Und wenn der Reisende Bär keinen Durst
und keinen Hunger hat, wenn ihm weder kalt noch warm ist
und ihn weder Müdigkeit noch Unruhe quält
und er weder Schmerz noch Freude verspürt, dann wird
die Wunde deiner Liebe mit zwei Geschichten geheilt:
Die Frau, die in eine Stadt reist in der sie ohne Angst
lebt, und wohin ihr der Mann nur mit komplizierten
Reisegenehmigungen folgen könnte und ihr nicht folgen
will, und dort die Frau eines Abends weinend und würgend
das Papier mit der Telefonnummer des Mannes ißt, um sofort
die Nummer aus dem Kopf zu wählen und dem Mann
zu sagen, daß sie ihm alles wegnehmen wird, alles, denn
von diesem Augenblick an ist sie in dem kleinen rumänischen
Dorf geboren und nicht der Mann und, daß ab jetzt sie
am linken Knie die kleine Narbe hat und nicht der Mann,
und daß von dem heutigen Tag an, sie die harten Brustspitzen
der Frauen, deren Körper sich unter dem Gewicht des Mannes
aufbäumen, küssen wird, und nie wieder der Mann, aber
auch diesmal hebt keiner den Hörer ab.
Die Chronistin, die träumt, daß sie in einer Stadt spazieren
geht, wo es viele Cafehäuser gibt und letztendlich in eines
hineingeht, vor dessen Tür sich zahme Schakale sonnen.
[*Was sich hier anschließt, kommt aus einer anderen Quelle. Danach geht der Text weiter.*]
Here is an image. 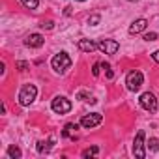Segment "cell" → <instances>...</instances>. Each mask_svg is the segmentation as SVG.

An einem der Tische erblickt sie einen Mann und eine Frau,
die sich ihre Zungen zustrecken. Die Zunge der Frau ist
türkisfarben, die Zunge des Mannes karminrot. Mal
nähern sie sich, mal entfernen sie sich, ohne sich zu berühren.
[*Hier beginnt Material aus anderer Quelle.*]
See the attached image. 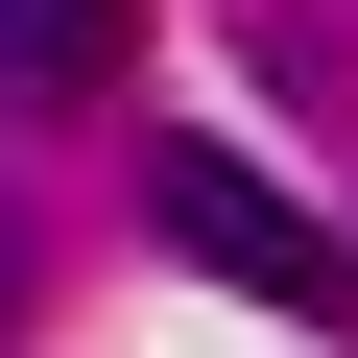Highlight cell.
Returning <instances> with one entry per match:
<instances>
[{"mask_svg":"<svg viewBox=\"0 0 358 358\" xmlns=\"http://www.w3.org/2000/svg\"><path fill=\"white\" fill-rule=\"evenodd\" d=\"M143 215H167V263H215L263 310H334V215H287L239 143H143Z\"/></svg>","mask_w":358,"mask_h":358,"instance_id":"cell-1","label":"cell"},{"mask_svg":"<svg viewBox=\"0 0 358 358\" xmlns=\"http://www.w3.org/2000/svg\"><path fill=\"white\" fill-rule=\"evenodd\" d=\"M120 48H143V0H0V120H72V96H120Z\"/></svg>","mask_w":358,"mask_h":358,"instance_id":"cell-2","label":"cell"}]
</instances>
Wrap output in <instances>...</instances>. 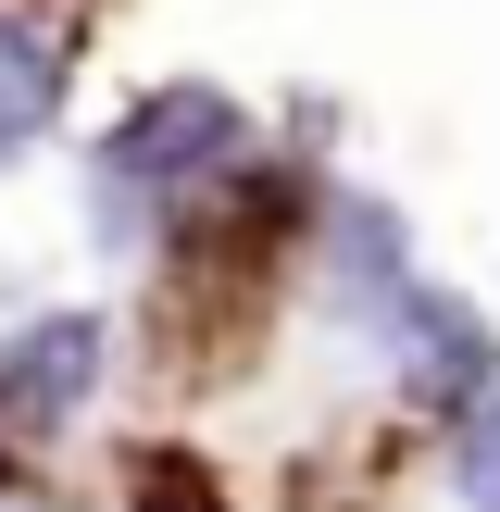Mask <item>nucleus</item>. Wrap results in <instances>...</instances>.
I'll use <instances>...</instances> for the list:
<instances>
[{
	"instance_id": "obj_1",
	"label": "nucleus",
	"mask_w": 500,
	"mask_h": 512,
	"mask_svg": "<svg viewBox=\"0 0 500 512\" xmlns=\"http://www.w3.org/2000/svg\"><path fill=\"white\" fill-rule=\"evenodd\" d=\"M100 388V313H38L0 338V463H38Z\"/></svg>"
},
{
	"instance_id": "obj_2",
	"label": "nucleus",
	"mask_w": 500,
	"mask_h": 512,
	"mask_svg": "<svg viewBox=\"0 0 500 512\" xmlns=\"http://www.w3.org/2000/svg\"><path fill=\"white\" fill-rule=\"evenodd\" d=\"M238 100L200 88V75H175V88H150L138 113L113 125V188H200V175L238 163Z\"/></svg>"
},
{
	"instance_id": "obj_3",
	"label": "nucleus",
	"mask_w": 500,
	"mask_h": 512,
	"mask_svg": "<svg viewBox=\"0 0 500 512\" xmlns=\"http://www.w3.org/2000/svg\"><path fill=\"white\" fill-rule=\"evenodd\" d=\"M400 363H413V400H438L450 425L475 413V400H500V338H488V313H475V300H450V288H400Z\"/></svg>"
},
{
	"instance_id": "obj_4",
	"label": "nucleus",
	"mask_w": 500,
	"mask_h": 512,
	"mask_svg": "<svg viewBox=\"0 0 500 512\" xmlns=\"http://www.w3.org/2000/svg\"><path fill=\"white\" fill-rule=\"evenodd\" d=\"M50 113H63V38H50L38 13H0V163H13Z\"/></svg>"
},
{
	"instance_id": "obj_5",
	"label": "nucleus",
	"mask_w": 500,
	"mask_h": 512,
	"mask_svg": "<svg viewBox=\"0 0 500 512\" xmlns=\"http://www.w3.org/2000/svg\"><path fill=\"white\" fill-rule=\"evenodd\" d=\"M325 238H338V288L363 300L375 325L400 313V288H413V263H400V225H388V200H338L325 213Z\"/></svg>"
},
{
	"instance_id": "obj_6",
	"label": "nucleus",
	"mask_w": 500,
	"mask_h": 512,
	"mask_svg": "<svg viewBox=\"0 0 500 512\" xmlns=\"http://www.w3.org/2000/svg\"><path fill=\"white\" fill-rule=\"evenodd\" d=\"M125 512H238V500H225V475L200 450H138L125 463Z\"/></svg>"
},
{
	"instance_id": "obj_7",
	"label": "nucleus",
	"mask_w": 500,
	"mask_h": 512,
	"mask_svg": "<svg viewBox=\"0 0 500 512\" xmlns=\"http://www.w3.org/2000/svg\"><path fill=\"white\" fill-rule=\"evenodd\" d=\"M450 475H463V512H500V400L450 425Z\"/></svg>"
}]
</instances>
Die Chronistin geht näher an den Tisch,
um sich zu vergewissern, daß sie sich nicht berühren, aber
in diesem Augenblick platzen ihre Augen auf und
aus den Augen schwirren kleine Mädchen heraus und
quietschend rennen sie los um Zuckerwatte und leuchtende
Bonbons und Lutscher zu kaufen. Die Chronistin
greift blind nach dem muskulösen Arm der Riesenfrau,
in deren Gesichtsporen Fliegen dösen und fortfliegen
als sie zu singen beginnt:
»Männerzunge und Frauenzunge
Frauenzunge und Männerzunge
Papier und Brunnen: Die Brunnenfrau löst das Papier auf
Schere und Papier: Die Männerschere schneidet das Papier
Brunnen und Stein: Die Steinfrau versperrt die Brunnenfrau
Schere und Stein: Der Steinmann stumpft die Schere ab
Brunnen und Brunnen: Im Brunnen versinken
Mann und Frau,
Schere und Schere: Stein und Stein
Frau und Mann: Frauenstein und Männerschere
Männerpapier und Frauenpapier, Scherenfrau und Steinmänner
Mann und Frau: ich und ich
durch meine linke und rechte Schläfe dringen eure Zungen
in meinen Kopf und dort berühren sie sich.«
In diesem Augenblick spürt die Chronistin, wie sich einer
der gezähmten Schakale der Riesenfrau an ihren Schenkel lehnt.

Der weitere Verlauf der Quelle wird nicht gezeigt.